La manifestazione di sabato è stata importante soprattutto per rompere il clima di ovattata omertà che regnava sull’operato del Governo verso la crisi. La tesi che bisogna spandere ottimismo, che i problemi si risolveranno da soli e che chi perde il lavoro se ne deve cercare un altro, se no non lavora per risolvere la crisi, si è dissolta difronte ad una marea di popolo che senza schiamazzi inutili chiedeva impegni concreti e visibili e non solo spot pubblicitari a cominciare da un tavolo di confronto serio. Sapete cosa ha risposto Berlusconi? “Il tavolo io glielo do in testa, ad Epifani”. Non si sa se piangere o ridere.
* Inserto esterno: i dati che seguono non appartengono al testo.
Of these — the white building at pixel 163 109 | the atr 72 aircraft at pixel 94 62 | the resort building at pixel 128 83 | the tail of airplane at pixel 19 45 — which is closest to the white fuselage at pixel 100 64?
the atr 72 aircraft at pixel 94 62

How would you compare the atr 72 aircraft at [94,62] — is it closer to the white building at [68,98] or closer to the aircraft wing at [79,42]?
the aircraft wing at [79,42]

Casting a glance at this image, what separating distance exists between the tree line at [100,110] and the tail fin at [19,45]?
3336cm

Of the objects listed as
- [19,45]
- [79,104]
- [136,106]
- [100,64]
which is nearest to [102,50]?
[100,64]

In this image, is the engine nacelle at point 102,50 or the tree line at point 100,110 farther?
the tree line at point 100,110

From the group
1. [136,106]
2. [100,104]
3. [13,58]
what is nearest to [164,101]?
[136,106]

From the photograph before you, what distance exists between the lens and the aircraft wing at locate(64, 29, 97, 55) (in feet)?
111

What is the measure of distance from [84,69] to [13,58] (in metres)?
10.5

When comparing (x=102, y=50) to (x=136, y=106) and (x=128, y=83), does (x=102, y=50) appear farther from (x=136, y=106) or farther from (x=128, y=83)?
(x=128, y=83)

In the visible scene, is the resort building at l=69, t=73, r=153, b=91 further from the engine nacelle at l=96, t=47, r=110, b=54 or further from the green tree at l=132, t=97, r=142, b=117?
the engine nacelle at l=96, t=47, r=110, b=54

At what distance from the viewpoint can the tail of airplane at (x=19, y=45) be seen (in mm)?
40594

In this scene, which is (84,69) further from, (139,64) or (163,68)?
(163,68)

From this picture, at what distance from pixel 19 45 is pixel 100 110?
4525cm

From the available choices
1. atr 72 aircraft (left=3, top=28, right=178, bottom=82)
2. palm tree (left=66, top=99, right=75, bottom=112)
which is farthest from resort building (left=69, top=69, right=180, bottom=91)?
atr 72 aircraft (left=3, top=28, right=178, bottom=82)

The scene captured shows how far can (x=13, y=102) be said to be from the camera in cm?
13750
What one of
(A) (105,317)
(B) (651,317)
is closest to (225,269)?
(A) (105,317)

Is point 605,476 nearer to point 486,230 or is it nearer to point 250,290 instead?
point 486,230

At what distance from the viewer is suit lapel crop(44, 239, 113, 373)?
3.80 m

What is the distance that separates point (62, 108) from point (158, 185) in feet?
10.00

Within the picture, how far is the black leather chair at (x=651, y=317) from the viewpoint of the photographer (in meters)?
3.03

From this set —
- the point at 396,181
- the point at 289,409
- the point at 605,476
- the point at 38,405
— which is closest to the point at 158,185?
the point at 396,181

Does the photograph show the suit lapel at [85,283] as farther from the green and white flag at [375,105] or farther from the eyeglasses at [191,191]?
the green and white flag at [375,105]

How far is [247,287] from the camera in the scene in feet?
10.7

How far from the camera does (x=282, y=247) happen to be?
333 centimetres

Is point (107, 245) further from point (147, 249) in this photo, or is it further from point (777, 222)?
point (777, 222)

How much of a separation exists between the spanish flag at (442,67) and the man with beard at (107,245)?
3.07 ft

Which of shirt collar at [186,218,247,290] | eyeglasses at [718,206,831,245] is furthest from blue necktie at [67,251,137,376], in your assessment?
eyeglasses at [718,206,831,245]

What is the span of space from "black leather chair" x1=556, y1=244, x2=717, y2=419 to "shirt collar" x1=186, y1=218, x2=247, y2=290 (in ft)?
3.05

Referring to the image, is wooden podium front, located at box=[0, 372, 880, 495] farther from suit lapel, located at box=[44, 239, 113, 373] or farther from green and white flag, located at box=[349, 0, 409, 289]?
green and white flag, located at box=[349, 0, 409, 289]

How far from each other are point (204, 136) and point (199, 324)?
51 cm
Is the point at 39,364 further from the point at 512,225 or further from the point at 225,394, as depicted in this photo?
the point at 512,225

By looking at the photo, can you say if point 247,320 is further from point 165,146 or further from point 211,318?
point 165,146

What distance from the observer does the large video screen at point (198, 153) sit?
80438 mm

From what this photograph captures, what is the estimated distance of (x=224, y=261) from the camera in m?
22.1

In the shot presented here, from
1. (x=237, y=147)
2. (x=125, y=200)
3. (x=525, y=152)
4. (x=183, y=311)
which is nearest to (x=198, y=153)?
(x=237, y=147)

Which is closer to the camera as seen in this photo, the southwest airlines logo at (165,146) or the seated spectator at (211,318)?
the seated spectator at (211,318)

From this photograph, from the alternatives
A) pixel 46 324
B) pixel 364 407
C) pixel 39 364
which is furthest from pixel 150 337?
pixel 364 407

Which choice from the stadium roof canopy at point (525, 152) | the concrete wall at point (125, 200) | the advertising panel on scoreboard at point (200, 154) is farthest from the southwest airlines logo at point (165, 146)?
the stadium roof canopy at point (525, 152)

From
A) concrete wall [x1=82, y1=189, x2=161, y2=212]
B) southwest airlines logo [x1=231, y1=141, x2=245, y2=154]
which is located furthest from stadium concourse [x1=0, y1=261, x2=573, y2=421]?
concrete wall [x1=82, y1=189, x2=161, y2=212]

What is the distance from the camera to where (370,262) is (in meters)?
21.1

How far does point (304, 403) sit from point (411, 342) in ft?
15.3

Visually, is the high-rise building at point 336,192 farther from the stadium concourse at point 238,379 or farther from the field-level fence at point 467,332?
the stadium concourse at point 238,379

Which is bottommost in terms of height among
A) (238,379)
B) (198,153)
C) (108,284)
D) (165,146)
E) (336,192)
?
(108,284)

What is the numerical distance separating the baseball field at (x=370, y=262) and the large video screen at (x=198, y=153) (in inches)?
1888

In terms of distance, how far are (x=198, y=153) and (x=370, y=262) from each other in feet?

Sabato chi era a Roma, come me, ha visto una cosa straordinaria: un popolo intero che pensa ancora che “La libertà non è star sopra un albero - e nemmeno avere un’opinione - Libertà non è sentirsi liberi - Libertà è partecipazione».

A volte mi viene di ringraziare Berlusconi. No! Non chiudete la pagina. Mi viene da ringraziarlo perché tentando di restringere con stupida ottusità gli spazi della democrazia ci fa riassaporare il gusto della libertà.

Le “scampagnate” della CGIL proseguiranno anche il 25 aprile e il 1° maggio. Brunetta, Brunetta, vai anche tu con loro perché, ricordati,quello che diceva Einstein: “Anche un nano può vedere lontano, basta che salga sulle spalle di un gigante”.



Una risposta to “ Libertà è partecipazione? ”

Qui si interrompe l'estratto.